A pitcher with Yoho’s stuff will never defeat hitters with pitch tunneling and deception, though. Instead, it will work because the extreme movement will miss barrels, even if it’s not particularly deceptive. That’s where the Brewers may be selling him short.
So far, Yoho’s changeup has excelled at avoiding loud contact, even though hitters have likely known it’s coming and it has not always been located competitively. In his limited big-league work across two seasons, opponents have managed just a .247 xwOBA, 17.6% hard-hit rate, and 5.9% barrel rate against it with a 33.8% whiff rate. On Wednesday night, it induced two chases and two soft ground balls. The Reds did not whiff on it, but Murphy’s claim that it isn’t a swing-and-miss pitch is, frankly, incorrect.
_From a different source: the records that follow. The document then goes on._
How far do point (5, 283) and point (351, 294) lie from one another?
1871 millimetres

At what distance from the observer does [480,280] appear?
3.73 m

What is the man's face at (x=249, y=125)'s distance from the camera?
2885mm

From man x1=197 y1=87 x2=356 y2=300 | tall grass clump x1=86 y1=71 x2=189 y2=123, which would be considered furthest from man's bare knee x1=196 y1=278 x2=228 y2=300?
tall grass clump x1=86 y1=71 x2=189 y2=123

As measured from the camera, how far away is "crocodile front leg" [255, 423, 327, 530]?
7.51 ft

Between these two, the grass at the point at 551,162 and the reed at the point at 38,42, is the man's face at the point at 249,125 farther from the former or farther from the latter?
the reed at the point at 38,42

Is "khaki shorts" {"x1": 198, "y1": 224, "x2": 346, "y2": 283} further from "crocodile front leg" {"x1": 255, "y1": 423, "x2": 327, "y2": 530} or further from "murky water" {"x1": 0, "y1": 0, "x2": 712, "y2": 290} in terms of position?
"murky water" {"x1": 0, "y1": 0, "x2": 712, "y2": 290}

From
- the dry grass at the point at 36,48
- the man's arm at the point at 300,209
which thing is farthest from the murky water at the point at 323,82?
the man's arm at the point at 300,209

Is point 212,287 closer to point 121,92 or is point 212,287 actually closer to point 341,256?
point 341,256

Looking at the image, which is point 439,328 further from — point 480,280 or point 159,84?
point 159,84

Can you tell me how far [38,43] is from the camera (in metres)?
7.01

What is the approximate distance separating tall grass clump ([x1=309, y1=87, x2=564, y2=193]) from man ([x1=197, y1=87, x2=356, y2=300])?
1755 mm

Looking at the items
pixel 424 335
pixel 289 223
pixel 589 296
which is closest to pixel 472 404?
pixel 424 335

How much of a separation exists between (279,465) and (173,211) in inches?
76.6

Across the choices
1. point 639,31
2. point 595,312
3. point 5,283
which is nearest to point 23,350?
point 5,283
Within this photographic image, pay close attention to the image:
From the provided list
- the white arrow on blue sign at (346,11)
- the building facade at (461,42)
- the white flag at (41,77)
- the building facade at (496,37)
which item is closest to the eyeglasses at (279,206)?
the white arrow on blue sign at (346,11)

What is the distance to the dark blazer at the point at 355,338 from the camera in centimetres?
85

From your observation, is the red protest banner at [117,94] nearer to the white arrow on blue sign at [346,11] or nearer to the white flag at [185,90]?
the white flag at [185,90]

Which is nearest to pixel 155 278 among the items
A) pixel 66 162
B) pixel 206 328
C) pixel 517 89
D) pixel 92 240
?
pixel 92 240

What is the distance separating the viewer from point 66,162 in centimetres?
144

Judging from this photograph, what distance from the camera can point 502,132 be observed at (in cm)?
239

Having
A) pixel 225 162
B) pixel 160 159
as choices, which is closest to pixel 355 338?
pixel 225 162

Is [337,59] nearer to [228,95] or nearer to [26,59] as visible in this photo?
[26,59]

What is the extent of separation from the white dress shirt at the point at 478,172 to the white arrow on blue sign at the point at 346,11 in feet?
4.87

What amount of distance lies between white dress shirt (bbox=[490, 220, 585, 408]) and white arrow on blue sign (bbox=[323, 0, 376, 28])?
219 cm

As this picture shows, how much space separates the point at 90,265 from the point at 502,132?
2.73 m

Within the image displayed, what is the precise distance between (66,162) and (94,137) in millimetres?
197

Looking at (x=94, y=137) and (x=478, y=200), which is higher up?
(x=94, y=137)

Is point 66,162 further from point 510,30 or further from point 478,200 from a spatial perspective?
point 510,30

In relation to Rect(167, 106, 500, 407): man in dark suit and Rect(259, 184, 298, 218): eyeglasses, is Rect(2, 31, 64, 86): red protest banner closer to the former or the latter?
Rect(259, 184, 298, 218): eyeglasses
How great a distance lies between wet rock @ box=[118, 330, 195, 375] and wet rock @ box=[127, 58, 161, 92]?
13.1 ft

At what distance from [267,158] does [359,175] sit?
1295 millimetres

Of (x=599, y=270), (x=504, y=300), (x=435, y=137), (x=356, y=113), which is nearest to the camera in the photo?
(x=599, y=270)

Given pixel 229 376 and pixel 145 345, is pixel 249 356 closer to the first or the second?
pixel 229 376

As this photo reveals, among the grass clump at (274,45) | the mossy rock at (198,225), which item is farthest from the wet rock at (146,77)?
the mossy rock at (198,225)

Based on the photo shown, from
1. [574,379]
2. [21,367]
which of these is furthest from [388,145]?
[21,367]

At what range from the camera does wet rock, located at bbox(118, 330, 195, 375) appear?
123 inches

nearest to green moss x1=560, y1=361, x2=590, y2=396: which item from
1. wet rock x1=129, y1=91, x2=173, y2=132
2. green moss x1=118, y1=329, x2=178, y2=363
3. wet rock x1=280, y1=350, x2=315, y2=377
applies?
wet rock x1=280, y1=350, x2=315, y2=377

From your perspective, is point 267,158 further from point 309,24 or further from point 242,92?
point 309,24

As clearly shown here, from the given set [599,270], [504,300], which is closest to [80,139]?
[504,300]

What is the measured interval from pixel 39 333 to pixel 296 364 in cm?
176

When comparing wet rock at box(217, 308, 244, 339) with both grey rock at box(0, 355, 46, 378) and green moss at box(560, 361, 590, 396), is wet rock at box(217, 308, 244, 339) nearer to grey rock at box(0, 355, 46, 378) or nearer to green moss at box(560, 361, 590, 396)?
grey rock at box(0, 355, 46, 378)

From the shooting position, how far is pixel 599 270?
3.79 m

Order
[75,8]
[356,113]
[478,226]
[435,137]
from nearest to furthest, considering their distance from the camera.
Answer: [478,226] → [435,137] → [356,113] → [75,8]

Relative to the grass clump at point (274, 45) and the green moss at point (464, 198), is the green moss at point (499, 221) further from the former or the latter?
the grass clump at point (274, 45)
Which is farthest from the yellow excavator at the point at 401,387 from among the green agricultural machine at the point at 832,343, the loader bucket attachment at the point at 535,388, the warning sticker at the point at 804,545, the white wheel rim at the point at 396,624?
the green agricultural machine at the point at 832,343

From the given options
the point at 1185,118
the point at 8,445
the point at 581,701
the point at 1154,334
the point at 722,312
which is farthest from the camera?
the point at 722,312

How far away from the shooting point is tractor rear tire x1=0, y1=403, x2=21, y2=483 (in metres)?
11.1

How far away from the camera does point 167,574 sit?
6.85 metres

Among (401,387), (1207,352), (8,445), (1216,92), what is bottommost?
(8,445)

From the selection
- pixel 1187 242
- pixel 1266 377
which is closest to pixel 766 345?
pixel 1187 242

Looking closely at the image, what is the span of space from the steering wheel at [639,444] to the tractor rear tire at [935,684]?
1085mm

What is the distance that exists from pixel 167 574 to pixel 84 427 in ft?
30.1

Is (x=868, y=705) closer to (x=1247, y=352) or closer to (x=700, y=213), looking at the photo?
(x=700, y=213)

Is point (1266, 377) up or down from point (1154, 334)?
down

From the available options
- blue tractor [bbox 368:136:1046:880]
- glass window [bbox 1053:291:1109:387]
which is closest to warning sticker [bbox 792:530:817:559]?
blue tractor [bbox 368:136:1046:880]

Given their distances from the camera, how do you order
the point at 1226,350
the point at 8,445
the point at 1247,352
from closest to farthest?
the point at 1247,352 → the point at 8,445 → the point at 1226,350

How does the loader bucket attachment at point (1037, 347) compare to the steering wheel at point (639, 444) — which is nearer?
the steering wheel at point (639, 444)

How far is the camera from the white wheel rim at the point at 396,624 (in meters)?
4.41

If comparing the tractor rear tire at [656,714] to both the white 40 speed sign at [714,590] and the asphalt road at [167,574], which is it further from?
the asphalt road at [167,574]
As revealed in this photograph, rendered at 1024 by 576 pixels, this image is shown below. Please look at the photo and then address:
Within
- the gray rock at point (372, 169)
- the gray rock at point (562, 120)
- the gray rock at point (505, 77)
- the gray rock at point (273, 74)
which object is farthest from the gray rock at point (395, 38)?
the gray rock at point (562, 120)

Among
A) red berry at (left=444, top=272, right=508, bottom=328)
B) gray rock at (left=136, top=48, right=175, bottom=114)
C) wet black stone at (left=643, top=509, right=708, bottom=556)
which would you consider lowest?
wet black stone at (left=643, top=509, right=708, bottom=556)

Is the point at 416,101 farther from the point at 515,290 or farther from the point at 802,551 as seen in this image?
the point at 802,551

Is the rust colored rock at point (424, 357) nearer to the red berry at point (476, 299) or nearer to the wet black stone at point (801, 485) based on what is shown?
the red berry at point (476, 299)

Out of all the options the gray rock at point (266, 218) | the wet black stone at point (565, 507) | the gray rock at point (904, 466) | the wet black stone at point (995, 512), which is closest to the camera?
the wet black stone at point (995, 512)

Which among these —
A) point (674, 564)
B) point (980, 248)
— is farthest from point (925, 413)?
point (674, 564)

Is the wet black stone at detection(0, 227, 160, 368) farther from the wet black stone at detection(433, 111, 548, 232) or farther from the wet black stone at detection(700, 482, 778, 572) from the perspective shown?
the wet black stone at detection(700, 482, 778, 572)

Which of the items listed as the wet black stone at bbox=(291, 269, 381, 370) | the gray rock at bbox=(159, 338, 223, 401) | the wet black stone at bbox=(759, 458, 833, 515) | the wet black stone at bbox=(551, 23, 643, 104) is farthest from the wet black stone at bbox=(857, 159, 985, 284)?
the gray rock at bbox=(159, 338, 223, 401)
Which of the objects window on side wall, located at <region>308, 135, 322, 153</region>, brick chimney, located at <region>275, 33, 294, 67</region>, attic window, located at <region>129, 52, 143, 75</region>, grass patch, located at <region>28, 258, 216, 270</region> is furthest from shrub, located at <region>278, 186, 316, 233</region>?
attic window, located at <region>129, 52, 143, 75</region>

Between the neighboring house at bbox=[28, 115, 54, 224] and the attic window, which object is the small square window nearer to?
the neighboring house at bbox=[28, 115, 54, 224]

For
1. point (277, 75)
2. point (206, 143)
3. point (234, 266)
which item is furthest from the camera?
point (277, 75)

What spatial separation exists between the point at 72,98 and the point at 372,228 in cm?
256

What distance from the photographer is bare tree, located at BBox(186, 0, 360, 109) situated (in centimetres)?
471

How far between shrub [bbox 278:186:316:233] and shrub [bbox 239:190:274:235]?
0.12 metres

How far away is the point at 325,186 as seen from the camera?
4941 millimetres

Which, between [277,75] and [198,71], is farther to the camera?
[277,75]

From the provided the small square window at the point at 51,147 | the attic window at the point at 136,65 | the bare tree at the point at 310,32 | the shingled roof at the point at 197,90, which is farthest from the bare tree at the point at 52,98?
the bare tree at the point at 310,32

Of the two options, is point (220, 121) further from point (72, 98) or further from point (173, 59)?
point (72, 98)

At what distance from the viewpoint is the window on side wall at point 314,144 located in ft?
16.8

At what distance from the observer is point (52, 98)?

Such a pitch does not need to be disguised as a fastball to be effective. Yoho just needs to throw it in and around the zone below the belt. When hitters start timing it up, a timely in-zone fastball can produce a take or a late swing. So far, he has done neither consistently. Yoho is partially responsible for his current situation because he sprayed the ball too much in his early chances last summer.
At the same time, it’s becoming clear that a poor fit between player and team is also part of the issue. Whenever Chris Hook talks about a particular pitch, he instinctively states whether it “tracks” in the strike zone like it’s a checklist item. To the Brewers, many big shapes pose tunneling problems and do not maximize in-zone swings, so they often find throwing more fastball variants and shorter sliders to be more useful than better “stuff” pitches. There are some exceptions, like Grant Anderson’s sweeper, but Yoho’s stuff is well beyond the mold.
Perhaps the Brewers are right about him, or perhaps it’s simply a poor fit. At this point, a change of scenery looks like the best way to find out. The club has a history of trading former prospects who have been leapfrogged on the 40-man roster for moderate upgrades at the trade deadline. In 2018, they flipped Brett Phillips in a two-player package for Mike Moustakas. In 2019, it was Mauricio Dubon for Drew Pomeranz. More recently, they traded Joey Wiemer for Frankie Montas in 2024.
With the deadline five weeks away, Yoho could be next. A fresh start – and, just as importantly, a setting where he’ll get a longer leash to become as competitive as possible with his arsenal – may be exactly what he needs. The Brewers, meanwhile, could fill his roster spot with a more consistent contributor.